Replacement (39 year depreciation schedule):

  • 1,207,195 = FMV Purchase = Building basis+ Land basis = 1,184,260 + 22,935
  • 273,264 = Loan Assumed
  • 933,931 = Equity invested = FMV Purchase - Loan Assumed = 1,207,195 - 273,264

Carryover Depreciation Calculation:

  • 410,817 = Carryover Basis = Building Basis - Deprecation Taken = 426,990 - 16,173
  • 26.46 = Remaining Depreciation Time = 27.5 - Depreciation Time Used = 27.5 -1.04 = 26.46 year
  • 15,525 = Carryover Depreciation = Carryover Basis / Remaining Remaining Depreciation Time = 410,817 / 26.46

Excess Depreciation Calculation:

  • 66,150 = Excess Basis = Equity invested - Equity rolled into exchange = 933,931 - 867,781
  • 1.8999% = %Replacement Land = (Land basis / FMV Purchase) * 100 = (22,935 / 1,207,195) * 100
  • 1,257 = Excess Land Basis = %Replacement Land * Excess Basis = 1.8999% * 66,150
  • 64,893 = Excess Building Basis = Excess Basis - Excess Land Basis = 66,150 - 1,257 
  • 1,664 = Excess Depreciation = Excess Building Basis / 39 = 64,893 / 39

Q10) Is Adjusted Basis above correct about including the Land Basis?

Q11) 100% Realized Gain is deferred since Equity invested > Equity rolled into exchange, correct?

Q12) Is the Carryover depreciation equation correct by using the Remaining Depreciation Time (26.46)?
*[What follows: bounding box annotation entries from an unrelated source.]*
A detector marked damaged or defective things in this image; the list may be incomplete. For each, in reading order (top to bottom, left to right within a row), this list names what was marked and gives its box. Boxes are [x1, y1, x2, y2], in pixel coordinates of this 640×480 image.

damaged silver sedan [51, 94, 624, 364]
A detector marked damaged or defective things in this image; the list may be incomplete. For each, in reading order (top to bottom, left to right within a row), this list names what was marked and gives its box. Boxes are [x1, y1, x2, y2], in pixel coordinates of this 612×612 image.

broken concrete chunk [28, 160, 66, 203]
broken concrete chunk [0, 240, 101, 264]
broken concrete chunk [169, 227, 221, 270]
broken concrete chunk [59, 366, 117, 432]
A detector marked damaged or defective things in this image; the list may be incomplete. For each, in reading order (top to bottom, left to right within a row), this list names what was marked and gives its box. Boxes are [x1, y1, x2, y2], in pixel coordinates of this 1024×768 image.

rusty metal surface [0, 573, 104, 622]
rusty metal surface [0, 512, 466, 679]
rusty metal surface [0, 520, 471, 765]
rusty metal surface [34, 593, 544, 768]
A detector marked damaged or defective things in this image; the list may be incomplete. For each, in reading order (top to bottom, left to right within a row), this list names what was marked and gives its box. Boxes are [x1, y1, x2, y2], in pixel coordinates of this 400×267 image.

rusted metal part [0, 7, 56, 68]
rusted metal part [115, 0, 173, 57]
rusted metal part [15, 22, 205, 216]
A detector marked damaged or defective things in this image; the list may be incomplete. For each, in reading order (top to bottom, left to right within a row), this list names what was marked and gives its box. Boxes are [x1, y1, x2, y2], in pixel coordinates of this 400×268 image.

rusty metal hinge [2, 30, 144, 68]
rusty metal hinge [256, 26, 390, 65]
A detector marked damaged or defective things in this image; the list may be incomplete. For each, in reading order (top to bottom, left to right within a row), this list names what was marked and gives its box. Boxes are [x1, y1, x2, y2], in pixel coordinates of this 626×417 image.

The Carryover Depreciation seems to match with the origin depreciation per year (426,990/27.5=15,525).

Q13) Is the calculation for Excess Depreciation correct?

 

Q14) Given there are 2 depreciations (1- Carryover deprecation and 2-Excess depreciation), Am I create 2 properties in TT premier, which in term create 2 schE? or some how create 1 property with 2 independent asset depreciations?  

 

 

 

 

RobertB4444
Employee Tax Expert

1031 exchange residential to commercial; only partial depreciation taken; calculation for depreciation and exchange form 4562 and 8824

The correct basis transfers over from the original property.  The basis for the original property here is $410,817 plus a $22,935 land basis.  To that you need to add whatever additional payments you made to acquire the new property or 'boot'.  I can't tell from your numbers what that was.  If you added $400,000 in cash then that increases your basis by $400,000.  You are only going to create one asset adding those two numbers together - the original basis and the boot.  Then you will start a new depreciation schedule using those numbers and since it is a commercial property you will depreciate it for 39 years.

 

What the new place is actually worth has no bearing on the depreciation calculation.  So here is the formula and you need to figure out the numbers - 

 

NEW ASSET = Transferred depreciation balance at time of sale + cash or other property exchanged in the sale.  Depreciate for 39 years.